For set and costume design student Angus Konsti, it’s been a struggle at times.

“This industry is all about meeting with people and brainstorming ideas with paper and pens. You can’t do that over Zoom. The whole design process has had to become more verbal, which is a completely different way of working for me.”

Isolation is another challenge, said Konsti.

“It’s been quite lonely. Until last week, I hadn’t seen anyone I’m working with face to face in months.
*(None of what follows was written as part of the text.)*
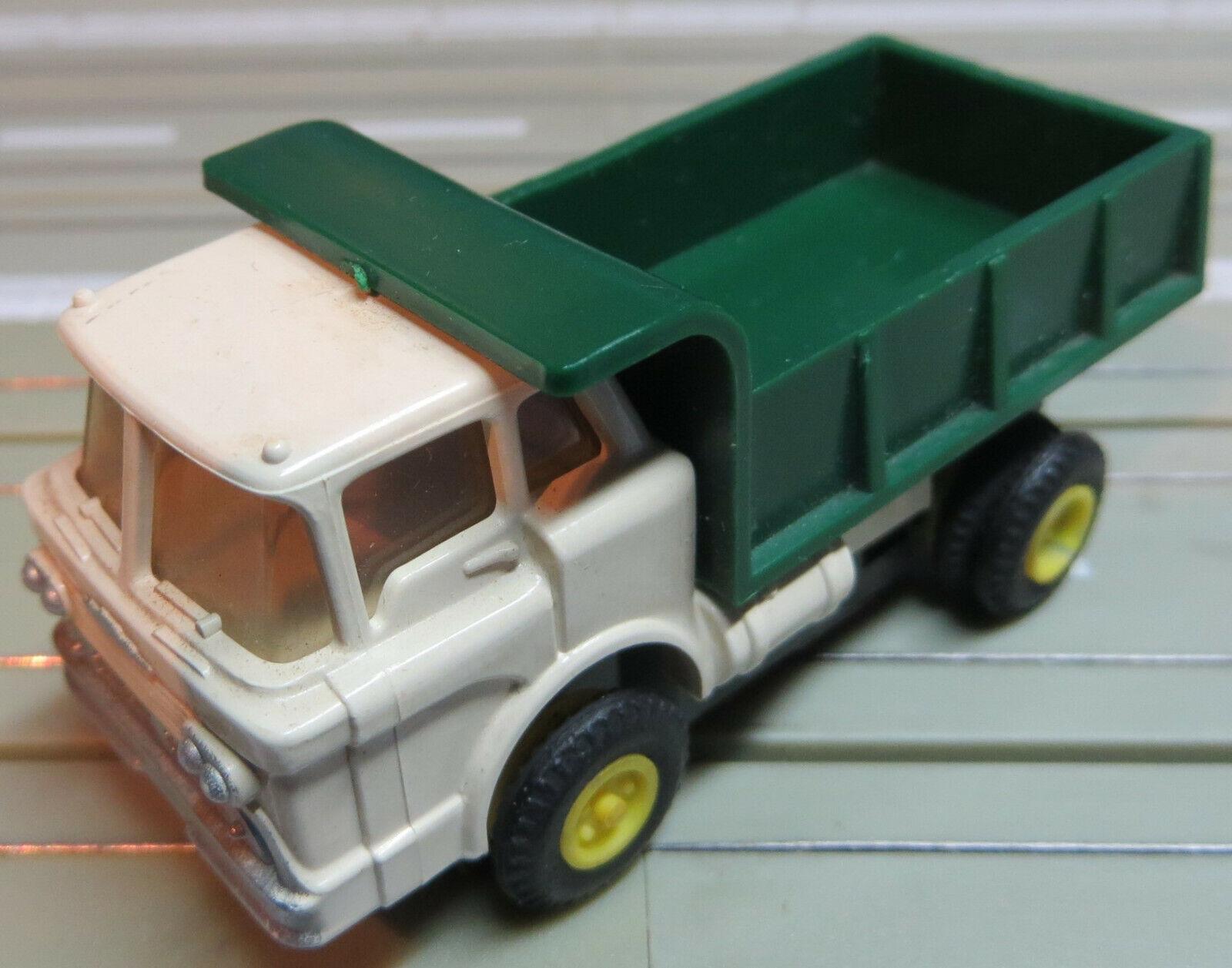 Für H0 SMassecar Racing Modelllbahn -- alter LKW mit T-Jet Motor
It’s been very sad.”

Singing and loud vocalising is a challenge – we’re making sure people stand three metres apart

David Berthold, NIDA

The transition hasn’t been easy to accomplish, nor has it been unreservedly embraced by students. According to one insider, a number of students expressed their discontent in a letter of complaint to NIDA’s CEO Liz Hughes. Months of acting teaching via Zoom is not what they signed up for, but almost all students knuckled down to get through the pandemic online.

The cancellation of the school’s prestigious midyear productions, which attract the attention of agents, directors and industry figures, also came as a disappointment. (The high-stakes, end-of-year productions will go ahead if there isn’t a second wave in Sydney, so there is still hope around getting in front of an agent in the flesh.)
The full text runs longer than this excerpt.